A new, systematic analysis of cancer cells identifies 370 candidate priority drug targets across 27 cancer types, including breast, lung and ovarian cancers.

By looking at multiple layers of functional and genomic information, researchers were able to create an unbiased, panoramic view of what enables cancer cells to grow and survive. They identify new opportunities for cancer therapies in a significant leap towards a new generation of smarter, more effective cancer treatments.

In the most comprehensive study of its kind, researchers from the Wellcome Sanger Institute, Open Targets and their collaborators, pooled together data from 930 cancer cell lines. They then used machine learning methods to find the drug targets that show the most promise for developing new treatments, and the patients who would most benefit from such treatments. This involved assessing the occurrence of these targets in actual patient tumours and linking them to specific biological markers and genetic and molecular features found in the tumours.

The findings, published today (11 January) in Cancer Cell, not only bring researchers one step closer to producing a full Cancer Dependency Map1 of every vulnerability in every type of cancer, but help guide focused efforts to accelerate the development of targeted cancer treatments.

There are many types of cancer that currently lack effective treatments, such as liver and ovarian cancers. Chemotherapy and radiotherapy are effective treatments, but unable to distinguish normal cells from cancerous ones, so can cause damage throughout the entire body with harsh side effects, such as extreme fatigue, nausea and hair loss.

New precision drugs based on the exact genetic mutations that drive the cancer are needed to help the millions of patients diagnosed with some form of cancer each year, responsible for one in six deaths worldwide2. However, drug development has a 90 per cent failure rate3, making it both costly and inefficient.

With over 20,000 potential anti-cancer targets in the genome, determining which are suitable to target for specific types of cancers and patients is a significant challenge.

In this new study, researchers from the Wellcome Sanger Institute and their collaborators set out to narrow down potential drug targets. By analysing data available from the Cancer Dependency Map project, which involved CRISPR technology4 to disrupt every gene inside 930 human cancer lines one at a time, they were able to produce the most comprehensive view of potential new cancer targets to date.

The researchers first identified weaknesses within different cancer types – so-called genetic dependencies, meaning which genes, proteins or cellular processes that cancer cells rely on to survive – that could be harnessed to make new therapies. They then linked those weaknesses to clinical markers to identify patients in which those therapies would be most effective. Finally, they explored how dependency-marker pairs fit into known networks of molecular interactions within cells, providing clues as to how cell biology is disrupted by cancer, and which targets might yield the most effective therapies.

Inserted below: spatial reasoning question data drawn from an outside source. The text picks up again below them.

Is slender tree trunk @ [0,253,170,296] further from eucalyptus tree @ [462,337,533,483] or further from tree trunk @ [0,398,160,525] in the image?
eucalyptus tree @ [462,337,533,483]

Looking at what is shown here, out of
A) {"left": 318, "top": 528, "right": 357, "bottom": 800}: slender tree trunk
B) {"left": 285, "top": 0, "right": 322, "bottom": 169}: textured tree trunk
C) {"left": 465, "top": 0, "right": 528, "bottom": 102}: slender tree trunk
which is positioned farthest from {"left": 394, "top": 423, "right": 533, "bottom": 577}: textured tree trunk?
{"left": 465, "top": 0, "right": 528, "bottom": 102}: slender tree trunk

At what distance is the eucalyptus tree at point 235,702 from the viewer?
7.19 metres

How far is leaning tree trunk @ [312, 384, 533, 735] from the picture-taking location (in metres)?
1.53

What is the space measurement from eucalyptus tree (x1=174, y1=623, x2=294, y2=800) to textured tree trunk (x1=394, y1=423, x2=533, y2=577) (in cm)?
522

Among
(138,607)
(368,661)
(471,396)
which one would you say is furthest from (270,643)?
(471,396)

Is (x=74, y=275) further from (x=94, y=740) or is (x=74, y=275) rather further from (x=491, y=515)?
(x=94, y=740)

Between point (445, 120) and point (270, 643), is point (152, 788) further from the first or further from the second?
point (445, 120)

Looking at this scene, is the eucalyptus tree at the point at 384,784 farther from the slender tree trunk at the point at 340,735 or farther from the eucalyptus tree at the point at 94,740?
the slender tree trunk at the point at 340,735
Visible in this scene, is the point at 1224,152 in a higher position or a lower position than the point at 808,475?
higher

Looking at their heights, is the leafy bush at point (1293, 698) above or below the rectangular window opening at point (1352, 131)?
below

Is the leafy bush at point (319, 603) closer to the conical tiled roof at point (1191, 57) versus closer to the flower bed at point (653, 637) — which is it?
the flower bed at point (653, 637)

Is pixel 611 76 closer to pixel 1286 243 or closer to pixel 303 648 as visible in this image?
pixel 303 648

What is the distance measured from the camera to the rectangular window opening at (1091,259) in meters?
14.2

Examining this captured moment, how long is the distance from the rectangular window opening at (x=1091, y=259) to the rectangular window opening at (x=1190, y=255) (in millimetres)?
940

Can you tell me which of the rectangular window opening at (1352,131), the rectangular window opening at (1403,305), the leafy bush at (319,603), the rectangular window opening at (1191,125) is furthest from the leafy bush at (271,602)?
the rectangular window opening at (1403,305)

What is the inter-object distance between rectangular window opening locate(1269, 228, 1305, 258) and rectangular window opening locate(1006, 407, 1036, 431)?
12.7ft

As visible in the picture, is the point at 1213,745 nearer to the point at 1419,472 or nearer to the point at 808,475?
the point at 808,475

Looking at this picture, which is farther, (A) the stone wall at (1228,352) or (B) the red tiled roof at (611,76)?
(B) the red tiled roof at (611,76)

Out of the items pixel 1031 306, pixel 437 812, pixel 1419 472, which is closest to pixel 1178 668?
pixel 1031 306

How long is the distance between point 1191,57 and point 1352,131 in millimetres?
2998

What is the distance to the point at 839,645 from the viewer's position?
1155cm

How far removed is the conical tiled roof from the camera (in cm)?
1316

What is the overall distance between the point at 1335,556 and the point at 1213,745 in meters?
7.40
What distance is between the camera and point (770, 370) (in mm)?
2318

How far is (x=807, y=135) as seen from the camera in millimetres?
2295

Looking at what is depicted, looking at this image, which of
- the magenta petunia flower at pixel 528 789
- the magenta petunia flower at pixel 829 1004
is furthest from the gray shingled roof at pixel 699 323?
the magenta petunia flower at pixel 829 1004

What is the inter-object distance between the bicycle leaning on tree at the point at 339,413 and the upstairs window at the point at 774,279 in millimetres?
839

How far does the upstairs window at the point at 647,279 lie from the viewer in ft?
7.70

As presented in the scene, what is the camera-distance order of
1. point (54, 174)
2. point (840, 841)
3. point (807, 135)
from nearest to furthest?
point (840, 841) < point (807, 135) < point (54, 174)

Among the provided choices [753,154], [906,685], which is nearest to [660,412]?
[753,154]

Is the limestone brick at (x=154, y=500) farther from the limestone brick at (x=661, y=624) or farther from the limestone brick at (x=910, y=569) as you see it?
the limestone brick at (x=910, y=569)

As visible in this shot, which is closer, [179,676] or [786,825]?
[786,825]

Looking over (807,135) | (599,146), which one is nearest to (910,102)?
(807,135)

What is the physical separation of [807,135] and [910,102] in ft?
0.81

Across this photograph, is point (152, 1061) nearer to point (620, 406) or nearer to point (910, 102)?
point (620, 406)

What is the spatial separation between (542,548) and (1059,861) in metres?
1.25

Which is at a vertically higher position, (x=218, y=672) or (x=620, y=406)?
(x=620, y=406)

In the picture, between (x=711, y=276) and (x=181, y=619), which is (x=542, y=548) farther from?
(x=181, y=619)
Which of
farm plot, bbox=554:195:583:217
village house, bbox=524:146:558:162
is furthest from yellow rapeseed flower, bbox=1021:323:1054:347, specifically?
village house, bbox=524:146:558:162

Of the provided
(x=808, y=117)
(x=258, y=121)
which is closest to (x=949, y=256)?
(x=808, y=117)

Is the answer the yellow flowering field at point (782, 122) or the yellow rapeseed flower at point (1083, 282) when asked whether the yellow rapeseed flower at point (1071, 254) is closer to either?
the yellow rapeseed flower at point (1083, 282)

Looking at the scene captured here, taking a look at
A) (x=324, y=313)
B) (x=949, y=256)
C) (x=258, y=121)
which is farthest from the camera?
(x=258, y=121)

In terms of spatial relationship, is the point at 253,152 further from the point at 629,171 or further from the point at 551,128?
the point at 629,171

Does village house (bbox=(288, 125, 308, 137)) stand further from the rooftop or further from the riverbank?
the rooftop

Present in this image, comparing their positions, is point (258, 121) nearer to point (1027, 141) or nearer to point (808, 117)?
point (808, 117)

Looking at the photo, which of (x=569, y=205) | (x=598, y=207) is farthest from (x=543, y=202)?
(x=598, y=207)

The work provides a clearer understanding of which types of cancer can possibly be treated by existing drug discovery strategies and pinpoint areas where novel and innovative approaches are needed.

The findings underscore the importance of tailoring treatments to the unique characteristics of each cancer, promising more personalised care for patients with fewer side effects in the future.

Dr Francesco Iorio, co-lead author of the study from the Computational Biology Research Centre of Human Technopole, said: “Analysing the largest-ever cancer dependency dataset, we present the most comprehensive map yet of human cancers' vulnerabilities - their "Achilles heel". We identify a new list of top-priority targets for potential treatments, along with clues about which patients might benefit the most - all made possible through the design and use of innovative computational and machine intelligence methodologies.”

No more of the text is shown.